The Federal Reserve concludes a two-day meeting Wednesday with an eye on further efforts to revive the ailing US economy without being able to use its traditional tool of interest rate policy.

AFP - The Federal Reserve concludes a two-day meeting Wednesday with an eye on further efforts to revive the ailing US economy without being able to use its traditional tool of interest rate policy.

The Federal Open Market Committee (FOMC), which began deliberations at 1800 GMT Tuesday, was expected to leave unchanged its base lending rates at zero to 0.25 percent as it mulls further moves to tackle the credit crunch and economic slump.

An announcement by the FOMC was expected around 1815 GMT Wednesday.

With the traditional tool of interest rate policy now exhausted, the central bank is focused on extraordinary efforts to pump up credit to boost the economy.

It has already started buying up mortgage securities and corporate commercial paper, and is set to launch a new program to pump 200 billion dollars into consumer credit through the purchase of securities linked to auto, student and other types of loans.

These moves expand the central bank's balance sheet, essentially by printing money in an effort to keep credit flowing.

Fed chairman Ben Bernanke calls this "credit easing," saying it is aimed at stimulating borrowing and thus different from "quantitative easing" used in the 1990s in Japan and now mulled by other central banks.

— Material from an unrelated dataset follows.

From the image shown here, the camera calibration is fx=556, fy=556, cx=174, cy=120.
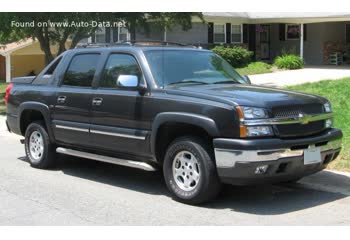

The Fed is likely to keep open the option of buying long-term US Treasury bonds -- which some analysts say would be an example of quantitative easing -- if needed to help bring down overall borrowing costs.

Economist Ed McKelvey at Goldman Sachs said the Fed might not be ready to take the dramatic step of intervening in the Treasury market.

Although some data including unemployment show conditions worsening, McKelvey said there are positive signs, which might keep the Fed on hold.

"The data on consumer spending have been encouraging, especially the latest figures," he said.

Additionally, he noted that "financial conditions have turned for the better in the last week and Fed rhetoric has been less supportive of the Treasury purchase option in recent weeks than it was before the January meeting."

Still he said debate will be heated and that the Fed could follow the lead of the Bank of England in an effort to pump in as much stimulus into the economy as it can.

"The amount of Fed balance-sheet expansion needed to provide 'sufficient' easing in monetary policy is massive," he said.

McKelvey said the Fed still must be on guard against a potentially crippling deflationary spiral and that to do so it needs "to use all options available to increase the size of its balance sheet sharply."

Robert Brusca at FAO Economics said that instead of buying Treasuries, the Fed will likely concentrate on specific areas of credit where it would like to bring down rates.

"Academic studies suggest that the Fed will have a hard time imposing any meaningful impact on long-term Treasury yields by simply purchasing long-term Treasury paper," Brusca said.

Brusca said buying Treasuries is "not a good idea."

"In fiddling with the yield curve the Fed is playing with fire," he said.

"There is little reason to think that such interventions could be powerfully effective and many more reasons to think that the Fed could get itself in trouble with such an operation. Given the importance of long-term rates to international investors, I would worry about some impact on US capital flows, too."